# LIST OF TASKS
1. Using the com52r theorem page below, answer each question on its own line:
(a) Who contributed the theorem, and on what date?
(b) Which axioms was the theorem proved from?
(c) Which reference does step 3 of the proof cite?
2. Reproduce the portion of the com52r theorem page below starting with "Description: Commutation of" and going on through "(𝜃 → (𝜏 → (𝜑 → (𝜓 → 𝜂)))))".

------ SOURCE PASSAGE ------

Description: Commutation of antecedents. Rotate right twice. (Contributed by Jeff Hankins, 28-Jun-2009.)

**Hypothesis**
Ref	Expression
com5.1	⊢ (𝜑 → (𝜓 → (𝜒 → (𝜃 → (𝜏 → 𝜂)))))

**Assertion**
Ref	Expression
com52r	⊢ (𝜃 → (𝜏 → (𝜑 → (𝜓 → (𝜒 → 𝜂)))))

**Proof of Theorem com52r**
Step	Hyp	Ref	Expression
1		com5.1	. . 3 ⊢ (𝜑 → (𝜓 → (𝜒 → (𝜃 → (𝜏 → 𝜂)))))
2	1	com52l 94	. 2 ⊢ (𝜒 → (𝜃 → (𝜏 → (𝜑 → (𝜓 → 𝜂)))))
3	2	com5l 92	1 ⊢ (𝜃 → (𝜏 → (𝜑 → (𝜓 → (𝜒 → 𝜂)))))

Colors of variables: wff set class

Syntax hints: → wi 4

This theorem was proved from axioms: ax-mp 5 ax-1 6 ax-2 7

This theorem is referenced by: (None)

------ SUPPLIED MATERIAL ------

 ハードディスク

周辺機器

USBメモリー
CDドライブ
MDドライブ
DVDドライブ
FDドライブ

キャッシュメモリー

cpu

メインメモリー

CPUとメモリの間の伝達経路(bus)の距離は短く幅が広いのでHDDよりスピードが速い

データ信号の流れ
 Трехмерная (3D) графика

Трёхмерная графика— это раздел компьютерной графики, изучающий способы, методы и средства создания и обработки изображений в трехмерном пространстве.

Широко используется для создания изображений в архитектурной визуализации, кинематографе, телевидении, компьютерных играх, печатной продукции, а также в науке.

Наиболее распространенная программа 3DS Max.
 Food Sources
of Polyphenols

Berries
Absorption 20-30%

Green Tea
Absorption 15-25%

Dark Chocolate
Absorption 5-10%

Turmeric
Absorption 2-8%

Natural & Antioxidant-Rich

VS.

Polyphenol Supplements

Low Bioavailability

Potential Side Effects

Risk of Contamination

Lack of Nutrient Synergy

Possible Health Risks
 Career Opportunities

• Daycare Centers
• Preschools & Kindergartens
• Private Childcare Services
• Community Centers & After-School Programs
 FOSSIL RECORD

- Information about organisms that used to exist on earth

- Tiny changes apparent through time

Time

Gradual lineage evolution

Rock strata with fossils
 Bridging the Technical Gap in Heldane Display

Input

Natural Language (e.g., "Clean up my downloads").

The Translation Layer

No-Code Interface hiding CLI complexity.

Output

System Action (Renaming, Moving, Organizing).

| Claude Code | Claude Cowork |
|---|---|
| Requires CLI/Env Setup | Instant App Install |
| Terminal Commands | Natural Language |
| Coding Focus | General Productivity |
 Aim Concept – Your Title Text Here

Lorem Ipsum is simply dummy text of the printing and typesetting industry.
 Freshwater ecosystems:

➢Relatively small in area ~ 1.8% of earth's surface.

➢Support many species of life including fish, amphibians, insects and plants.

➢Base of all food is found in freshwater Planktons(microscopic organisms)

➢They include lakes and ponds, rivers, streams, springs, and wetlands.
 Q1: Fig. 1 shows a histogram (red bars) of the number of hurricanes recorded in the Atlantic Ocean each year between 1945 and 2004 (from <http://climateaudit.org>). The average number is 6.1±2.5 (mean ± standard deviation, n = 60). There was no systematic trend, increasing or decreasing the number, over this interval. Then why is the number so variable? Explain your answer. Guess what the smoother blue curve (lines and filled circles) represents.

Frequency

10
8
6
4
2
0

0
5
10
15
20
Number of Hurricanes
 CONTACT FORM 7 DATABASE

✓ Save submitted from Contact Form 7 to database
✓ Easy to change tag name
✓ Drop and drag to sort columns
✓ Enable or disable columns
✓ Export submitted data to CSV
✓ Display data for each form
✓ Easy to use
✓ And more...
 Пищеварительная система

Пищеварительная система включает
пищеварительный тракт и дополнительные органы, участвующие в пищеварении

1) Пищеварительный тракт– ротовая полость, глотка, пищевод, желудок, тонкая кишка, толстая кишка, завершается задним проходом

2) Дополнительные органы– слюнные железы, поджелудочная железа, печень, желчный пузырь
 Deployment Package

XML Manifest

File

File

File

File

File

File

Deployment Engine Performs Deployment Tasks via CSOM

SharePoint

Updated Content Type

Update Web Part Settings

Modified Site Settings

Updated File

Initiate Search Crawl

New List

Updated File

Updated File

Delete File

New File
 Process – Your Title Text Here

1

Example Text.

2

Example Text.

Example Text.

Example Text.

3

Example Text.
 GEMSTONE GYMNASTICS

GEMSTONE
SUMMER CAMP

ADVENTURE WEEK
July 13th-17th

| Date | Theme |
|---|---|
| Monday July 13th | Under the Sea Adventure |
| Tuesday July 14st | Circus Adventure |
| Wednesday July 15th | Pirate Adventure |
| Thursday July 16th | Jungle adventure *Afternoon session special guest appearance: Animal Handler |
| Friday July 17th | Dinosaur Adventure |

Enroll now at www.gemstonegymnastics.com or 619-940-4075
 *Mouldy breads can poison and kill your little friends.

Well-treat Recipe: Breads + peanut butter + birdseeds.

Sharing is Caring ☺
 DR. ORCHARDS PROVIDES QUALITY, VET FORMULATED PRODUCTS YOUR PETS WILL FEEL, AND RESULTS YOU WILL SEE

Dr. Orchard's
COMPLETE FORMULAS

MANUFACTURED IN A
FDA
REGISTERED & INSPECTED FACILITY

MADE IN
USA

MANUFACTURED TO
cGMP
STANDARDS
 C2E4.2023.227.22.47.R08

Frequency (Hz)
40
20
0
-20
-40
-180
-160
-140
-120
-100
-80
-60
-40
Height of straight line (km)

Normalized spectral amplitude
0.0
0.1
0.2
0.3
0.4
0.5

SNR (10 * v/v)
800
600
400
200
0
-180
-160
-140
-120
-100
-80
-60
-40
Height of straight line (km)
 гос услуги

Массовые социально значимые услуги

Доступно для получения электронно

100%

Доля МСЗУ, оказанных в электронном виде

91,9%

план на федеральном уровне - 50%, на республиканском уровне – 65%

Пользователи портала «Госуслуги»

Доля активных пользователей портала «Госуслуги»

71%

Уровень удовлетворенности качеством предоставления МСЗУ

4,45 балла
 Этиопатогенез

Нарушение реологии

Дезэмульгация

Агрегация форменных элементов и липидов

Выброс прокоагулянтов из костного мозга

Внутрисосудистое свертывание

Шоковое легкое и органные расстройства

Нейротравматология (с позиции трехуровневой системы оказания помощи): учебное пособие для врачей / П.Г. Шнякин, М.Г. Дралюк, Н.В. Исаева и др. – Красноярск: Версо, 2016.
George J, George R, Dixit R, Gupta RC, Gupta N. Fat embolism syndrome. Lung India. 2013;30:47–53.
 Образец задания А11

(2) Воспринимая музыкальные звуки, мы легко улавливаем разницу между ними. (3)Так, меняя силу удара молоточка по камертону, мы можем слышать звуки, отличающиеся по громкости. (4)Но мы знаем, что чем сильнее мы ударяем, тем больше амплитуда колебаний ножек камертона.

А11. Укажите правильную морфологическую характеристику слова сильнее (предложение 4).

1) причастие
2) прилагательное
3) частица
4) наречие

------

# SOLUTIONS PER TASK
1.
(a) Jeff Hankins, 28-Jun-2009
(b) ax-mp, ax-1, and ax-2
(c) com5l

2.
Description: Commutation of antecedents. Rotate right twice. (Contributed by Jeff Hankins, 28-Jun-2009.)

**Hypothesis**
Ref	Expression
com5.1	⊢ (𝜑 → (𝜓 → (𝜒 → (𝜃 → (𝜏 → 𝜂)))))

**Assertion**
Ref	Expression
com52r	⊢ (𝜃 → (𝜏 → (𝜑 → (𝜓 → (𝜒 → 𝜂)))))

**Proof of Theorem com52r**
Step	Hyp	Ref	Expression
1		com5.1	. . 3 ⊢ (𝜑 → (𝜓 → (𝜒 → (𝜃 → (𝜏 → 𝜂)))))
2	1	com52l 94	. 2 ⊢ (𝜒 → (𝜃 → (𝜏 → (𝜑 → (𝜓 → 𝜂)))))